The Australian manufacturer partnered with the Advanced Manufacturing Alliance (AMA) and Charles Darwin University (CDU) to deliver the program.
During this program, soldiers will learn everything they need to know about 3D Printing, design and the printing process from CAD software to printer operation, part post-processing, testing and certification. It goes without saying that a key focus will be on how to efficiently leverage SPEE3D’s large-format WarpSPEE3D 3D metal printer, installed on-base and deployed in the field for multiple Army exercises.
SPEE3D technology is a metal cold spray technology that enables the production of industrial metal parts in “just minutes”, rather than days or weeks.
Unlike other technologies that rely on high-power lasers and gasses, this process requires the power of kinetic energy, which allows 3D metal printing in the field, at affordable costs.
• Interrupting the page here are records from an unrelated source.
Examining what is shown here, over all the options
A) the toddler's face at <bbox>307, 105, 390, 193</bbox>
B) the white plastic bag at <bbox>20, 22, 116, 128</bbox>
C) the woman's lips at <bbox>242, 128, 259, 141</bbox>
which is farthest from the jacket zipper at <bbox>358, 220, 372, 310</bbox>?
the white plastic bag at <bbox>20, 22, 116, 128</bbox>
The Army’s goal is to increase parts available to its teams at a fast pace, compared to what the regular supply chain can provide.
Armies interest in Cold Spray Technology as a repair technique
In a recent study, researchers looked at the importance of cold spray technique in battlefields.
It turns out that in cold spray, spray powder is injected into a gas jet which accelerates the material to velocities above a unique temperature-dependent threshold that enables metallurgical and mechanical bonding to the substrate at relatively low temperatures. Operators can deliver un-limited thickness in a controlled way which makes it an ideal candidate for additive manufacturing.
Furthermore, “It’s cheaper to repair a part than to replace it, and you get the equipment back in service faster. The Army’s primary interest is unit readiness. If you’re on a mission and need to move quickly to a safer place, and a critical part on your vehicle breaks, you’re stuck unless you can repair it quickly. That’s where cold spray comes in”, explains Danielle Cote, assistant professor of materials science and engineering and director of WPI’s Center for Materials Processing Data.
As far as Spee3D is concerned, this announcement is an exciting milestone in both their activities and the ones of the Australian Defence Force. As CEO Byron Kennedy states, “this Army program, in parallel with a similar project happening with The Royal Australian Navy, will enable the Australian Defence Force to grow our sovereign capability and lead the world in the field of additive manufacturing.”